An aside at this point: legitimist ideas rarely take into account the fact that different countries have someone different ideas on legitimacy. When William IV, King of Great Britain and Hannover died, his niece Victoria became Queen in Britain but his younger brother and Tory poltician the Duke of Cumberland and Teviotdale became King of Hannover, because Hanoverian law did not permit queens regnant. His son, King George V, had his kingdom flattened and squished away in the Austro-Prussian War of 1866. If Victoria had still been ruler of a German state during the slow German unification process that concluded in 1871, later history would in some ways have been very different.

So why do we still have a monarchy, and why do we still sometimes behave as if it is implicit and inevitable that we always have one? Partly, I think, because it is what we are all used to; but largely because it brings huge benefits to all who are involved with it, to everyone touched by it.

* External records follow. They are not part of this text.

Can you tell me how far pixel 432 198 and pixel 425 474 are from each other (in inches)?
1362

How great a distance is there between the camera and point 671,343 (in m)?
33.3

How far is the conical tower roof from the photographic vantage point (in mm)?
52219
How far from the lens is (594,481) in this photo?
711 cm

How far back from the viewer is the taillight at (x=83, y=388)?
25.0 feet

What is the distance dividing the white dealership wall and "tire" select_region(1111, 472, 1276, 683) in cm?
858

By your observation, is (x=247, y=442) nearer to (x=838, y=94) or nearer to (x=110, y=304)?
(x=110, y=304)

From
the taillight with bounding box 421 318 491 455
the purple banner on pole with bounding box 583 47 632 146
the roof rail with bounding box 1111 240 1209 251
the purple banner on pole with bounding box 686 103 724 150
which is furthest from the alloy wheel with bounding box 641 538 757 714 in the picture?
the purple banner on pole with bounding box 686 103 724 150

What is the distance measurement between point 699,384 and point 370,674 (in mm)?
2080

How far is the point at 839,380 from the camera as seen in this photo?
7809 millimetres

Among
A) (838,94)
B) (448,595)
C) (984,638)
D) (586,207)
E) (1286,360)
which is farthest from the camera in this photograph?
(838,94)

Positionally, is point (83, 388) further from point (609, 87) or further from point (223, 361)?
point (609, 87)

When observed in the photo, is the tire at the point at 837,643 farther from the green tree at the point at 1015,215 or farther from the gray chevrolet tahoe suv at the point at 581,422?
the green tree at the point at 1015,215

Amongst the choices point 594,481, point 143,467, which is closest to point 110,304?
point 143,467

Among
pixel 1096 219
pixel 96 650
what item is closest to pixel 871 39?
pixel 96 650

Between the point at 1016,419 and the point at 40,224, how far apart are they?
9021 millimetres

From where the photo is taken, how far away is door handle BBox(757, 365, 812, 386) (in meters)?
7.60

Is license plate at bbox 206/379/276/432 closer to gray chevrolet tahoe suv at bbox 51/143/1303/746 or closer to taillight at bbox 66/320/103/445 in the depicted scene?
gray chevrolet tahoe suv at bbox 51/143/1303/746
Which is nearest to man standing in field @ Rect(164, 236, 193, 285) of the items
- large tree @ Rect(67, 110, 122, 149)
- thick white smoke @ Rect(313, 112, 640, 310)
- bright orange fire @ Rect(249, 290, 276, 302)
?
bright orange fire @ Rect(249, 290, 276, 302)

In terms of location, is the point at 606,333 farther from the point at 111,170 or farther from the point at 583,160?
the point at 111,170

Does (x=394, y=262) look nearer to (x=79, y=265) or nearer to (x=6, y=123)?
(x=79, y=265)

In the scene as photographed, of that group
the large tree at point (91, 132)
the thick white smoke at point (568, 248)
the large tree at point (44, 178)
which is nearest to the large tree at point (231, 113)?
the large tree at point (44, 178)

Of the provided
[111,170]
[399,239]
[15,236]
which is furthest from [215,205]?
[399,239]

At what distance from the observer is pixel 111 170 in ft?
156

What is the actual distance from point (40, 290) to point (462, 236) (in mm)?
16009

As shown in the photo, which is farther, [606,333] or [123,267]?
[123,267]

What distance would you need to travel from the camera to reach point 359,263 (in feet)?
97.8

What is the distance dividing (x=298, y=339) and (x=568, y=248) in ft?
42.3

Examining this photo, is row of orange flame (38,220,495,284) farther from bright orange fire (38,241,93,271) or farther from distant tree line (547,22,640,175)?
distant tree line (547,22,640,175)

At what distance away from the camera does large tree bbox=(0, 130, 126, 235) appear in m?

One thing is certain, though. Within the next few years, within this decade, there will be big changes. The current reign is going to come to an end; that’s just the way things are. When it does, what will happen? Nothing, no doubt, initially. King Charles will be proclaimed, although I wouldn’t be surprised if he chooses a different name to rule by. It was at one time a standard royal tradition—the Queen’s father wasn’t actually called George—but it’s one that will be shocking and alien to most people if it were to be reintroduced. The shock of the change will, I suspect, startle people into finally considering that the monarchy don’t actually have to be a fixture in our world. It will be an interesting process to watch.